Area of sand dunes in Scotland

Barry Links is a special area of conservation and sand dune system (referred to as "links" in the Scots language), in Angus, on the east coast of Scotland. It is situated between the towns of Monifieth and Carnoustie, with most of the site being encompassed by the Barry Buddon Training Area. The site is of European importance for its dune habitats and associated wildlife.

==Location==
Barry Links is an area of low-lying coastal sand dunes that lie between Monifieth and Carnoustie. They extend to the mouth of the Firth of Tay, behind the Buddon Ness headland. The site is surrounded to the North by the Dundee-Aberdeen railway line, with a designated stop on the line - Barry Links station.

==Conservation Status==
Barry Links is a Site of Special Scientific Interest (SSSI) and a Special Area of Conservation (SAC) under the EU Habitats Directive, due to its dune systems. The SAC covers approximately 770 ha.

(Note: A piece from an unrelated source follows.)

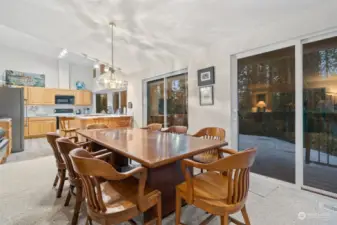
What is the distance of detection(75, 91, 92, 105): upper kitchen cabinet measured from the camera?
7.99 meters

The area also forms part of a Special Protection Area (SPA) for birds, under the Birds Directive.

==Ecology==
The dune system is one of the largest in eastern Scotland, displaying a full successional sequence of formation and development, from embryonic to fixed dunes.

The system supports several differing habitats, including dune slacks and areas of Atlantic decalcified fixed dunes, showing that long-term leaching has influenced soil development.

==Fauna==
As a SAC, the site hosts several bird species, including:
- Terns
- Shelducks
- Skylarks
- Meadow Pipits
- Linnets
- Stonechats
- Fieldfares
- Redwings

The dune also supports small mammals, amphibians and reptiles.

==Land Use==
Much of the Barry Links area is controlled by the Barry Buddon Training Area, which is a military training site and rifle range. The Northeastern edge of the dunes hosts the Carnoustie Golf Course.